I have a question regarding to this bias and variance decomposition in The Elements of Statistical Learning. In chapter 7.2, it mentioned $\operatorname{Err}\left(x_0\right)=$
$$E\left[\left(Y-\hat{f}\left(x_0\right)\right)^2 \mid X=x_0\right]=\sigma_{\varepsilon}^2+\left[\mathrm{E} \hat{f}\left(x_0\right)-f\left(x_0\right)\right]^2+E\left[\hat{f}\left(x_0\right)-\mathrm{E} \hat{f}\left(x_0\right)\right]^2 =\sigma_{\varepsilon}^2+\operatorname{Bias}^2\left(\hat{f}\left(x_0\right)\right)+\operatorname{Var}\left(\hat{f}\left(x_0\right)\right)$$
While keep $x_0$ fixed, this can be viewed as a population level expected prediction error. Later when the textbook talks about how to choose an optimal parameter analytically (prepare for C_p, AIC, etc), it talks about estimating this expected prediction error using the training sample, but no bias and variance decomposition was done there.
I wonder if bias and variance decomposition is only some analysis worth talking about in the population level?

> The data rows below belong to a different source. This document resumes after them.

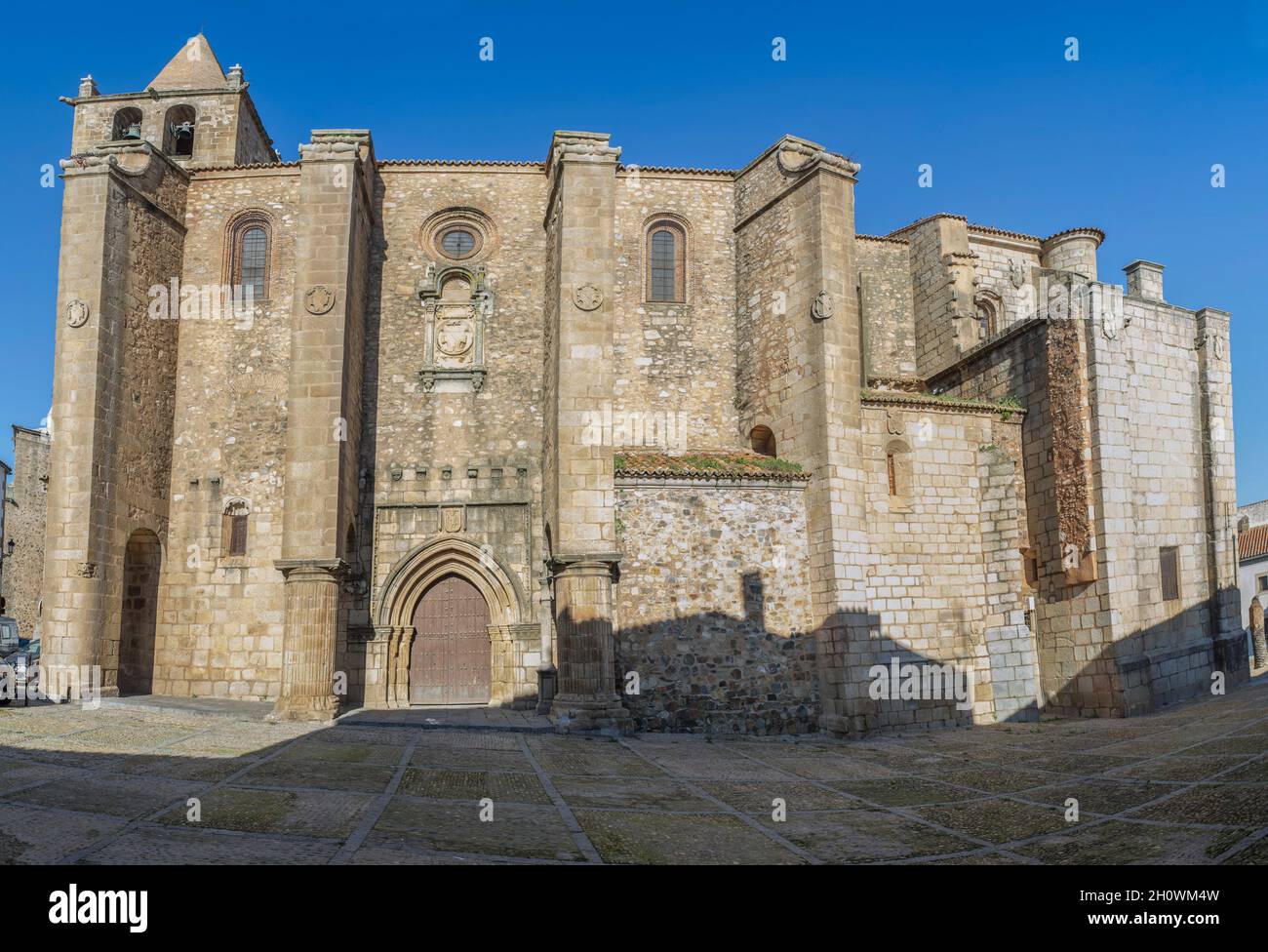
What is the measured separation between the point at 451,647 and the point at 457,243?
27.0ft

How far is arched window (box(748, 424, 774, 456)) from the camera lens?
1753 cm

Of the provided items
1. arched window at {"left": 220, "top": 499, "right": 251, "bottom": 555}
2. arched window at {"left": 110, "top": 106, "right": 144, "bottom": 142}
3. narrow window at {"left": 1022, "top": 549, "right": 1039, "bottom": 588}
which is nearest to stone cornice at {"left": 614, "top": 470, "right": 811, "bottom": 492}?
narrow window at {"left": 1022, "top": 549, "right": 1039, "bottom": 588}

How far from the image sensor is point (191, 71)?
79.9 ft

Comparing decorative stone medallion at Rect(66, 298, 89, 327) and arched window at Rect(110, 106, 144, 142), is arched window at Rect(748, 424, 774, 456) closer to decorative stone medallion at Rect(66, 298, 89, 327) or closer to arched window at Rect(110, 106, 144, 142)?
decorative stone medallion at Rect(66, 298, 89, 327)

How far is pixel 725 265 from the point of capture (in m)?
19.0

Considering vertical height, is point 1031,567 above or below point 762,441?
below

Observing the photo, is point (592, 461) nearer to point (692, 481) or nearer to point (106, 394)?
point (692, 481)

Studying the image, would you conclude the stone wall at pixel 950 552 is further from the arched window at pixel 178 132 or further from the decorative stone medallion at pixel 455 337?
the arched window at pixel 178 132

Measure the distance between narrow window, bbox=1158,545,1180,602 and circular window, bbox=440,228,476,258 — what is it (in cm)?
1443

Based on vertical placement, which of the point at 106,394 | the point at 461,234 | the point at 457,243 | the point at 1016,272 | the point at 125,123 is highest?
the point at 125,123

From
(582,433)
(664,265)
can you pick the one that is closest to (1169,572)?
(582,433)

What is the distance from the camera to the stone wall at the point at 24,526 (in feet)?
112

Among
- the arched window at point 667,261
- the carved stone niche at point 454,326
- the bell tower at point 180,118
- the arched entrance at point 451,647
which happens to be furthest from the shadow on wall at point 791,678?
the bell tower at point 180,118
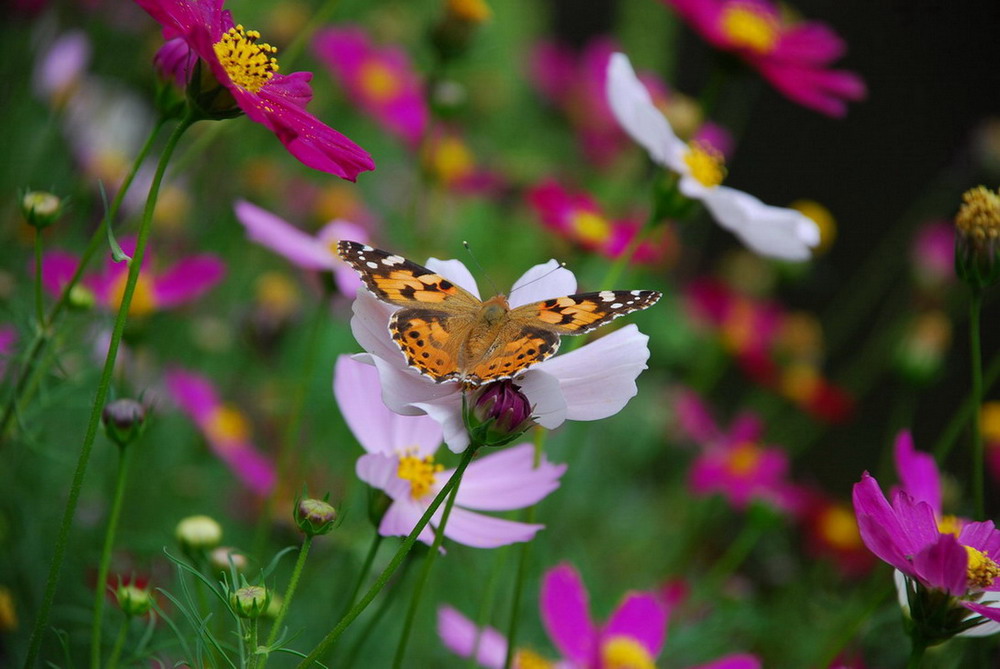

In this Bias-Variance Decomposition in Ridge Linear Regression, the decomposition has been intensively discussed. At the end, one can naturally optimize the sum of squared bias and variance to get an optimal penalty parameter $\lambda$. However, as the author mentioned, the result relies on couple of unknown (true) quantities.
So far it seems like one can find a feasible optimal $\lambda$ by optimizing the estimated expected prediction error, but cannot find a feasible optimal $\lambda$ from the bias variance decomposition, which is an analysis done worth only on the population level. Is that correct?